# How do you solve using the quadratic formula x^4 - 26x^2 +25?

Apr 30, 2015

In this way:

let $t = {x}^{2}$, so:

${t}^{2} - 26 t + 25 = 0 \Rightarrow$

$\Delta = {b}^{2} - 4 a c = {26}^{2} - 4 \cdot 1 \cdot 25 = 676 - 100 = 576 = {24}^{2}$

${t}_{1 , 2} = \frac{- b \pm \sqrt{\Delta}}{2 a} = \frac{26 \pm 24}{2}$

${t}_{1} = \frac{26 - 24}{2} = 1$

${t}_{2} = \frac{26 + 24}{2} = \frac{50}{2} = 25$.

So:

${x}^{2} = 1 \Rightarrow x = \pm 1$

${x}^{2} = 25 \Rightarrow x = \pm 5$.

Since the coefficient $b$ of the quadratic equation is even, we could use also the reducted formula.

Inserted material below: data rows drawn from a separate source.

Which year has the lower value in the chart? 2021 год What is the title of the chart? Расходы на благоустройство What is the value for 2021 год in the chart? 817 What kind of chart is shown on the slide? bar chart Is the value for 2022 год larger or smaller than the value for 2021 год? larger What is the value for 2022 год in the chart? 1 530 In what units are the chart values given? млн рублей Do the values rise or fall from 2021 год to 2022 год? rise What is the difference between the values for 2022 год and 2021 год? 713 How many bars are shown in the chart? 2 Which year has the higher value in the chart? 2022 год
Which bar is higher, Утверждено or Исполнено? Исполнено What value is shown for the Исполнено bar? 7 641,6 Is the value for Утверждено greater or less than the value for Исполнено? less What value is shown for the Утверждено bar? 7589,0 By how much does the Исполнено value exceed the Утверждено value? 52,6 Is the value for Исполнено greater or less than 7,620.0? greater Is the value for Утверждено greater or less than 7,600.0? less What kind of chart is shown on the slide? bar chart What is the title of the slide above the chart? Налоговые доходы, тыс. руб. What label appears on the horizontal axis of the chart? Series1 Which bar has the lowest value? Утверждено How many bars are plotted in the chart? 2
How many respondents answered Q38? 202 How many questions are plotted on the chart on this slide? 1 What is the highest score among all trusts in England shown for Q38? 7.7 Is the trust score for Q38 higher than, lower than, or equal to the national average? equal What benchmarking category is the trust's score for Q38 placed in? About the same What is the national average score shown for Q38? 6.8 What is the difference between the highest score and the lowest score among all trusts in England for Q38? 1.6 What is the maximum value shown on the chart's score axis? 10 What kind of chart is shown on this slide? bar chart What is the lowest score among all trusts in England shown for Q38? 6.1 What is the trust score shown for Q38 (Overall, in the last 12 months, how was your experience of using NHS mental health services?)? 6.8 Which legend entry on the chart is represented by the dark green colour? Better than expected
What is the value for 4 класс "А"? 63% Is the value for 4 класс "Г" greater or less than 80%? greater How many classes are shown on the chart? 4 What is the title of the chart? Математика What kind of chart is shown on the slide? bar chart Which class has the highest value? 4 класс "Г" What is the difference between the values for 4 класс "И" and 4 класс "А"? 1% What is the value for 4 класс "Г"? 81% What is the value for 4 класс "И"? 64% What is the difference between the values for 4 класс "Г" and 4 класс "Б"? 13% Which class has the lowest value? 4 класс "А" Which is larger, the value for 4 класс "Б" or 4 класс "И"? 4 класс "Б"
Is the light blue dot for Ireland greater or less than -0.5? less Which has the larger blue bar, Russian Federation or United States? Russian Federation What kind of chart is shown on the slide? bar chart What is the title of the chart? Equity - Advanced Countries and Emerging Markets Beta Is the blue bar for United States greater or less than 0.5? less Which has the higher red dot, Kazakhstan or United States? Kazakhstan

$\frac{\Delta}{4} = {\left(\frac{b}{2}\right)}^{2} - a c = 169 - 25 = 144 = {12}^{2}$

${t}_{1 , 2} = \frac{- \frac{b}{2} \pm \sqrt{\frac{\Delta}{2}}}{a} = \frac{13 \pm 12}{1}$

with, obviously, the same two solutions!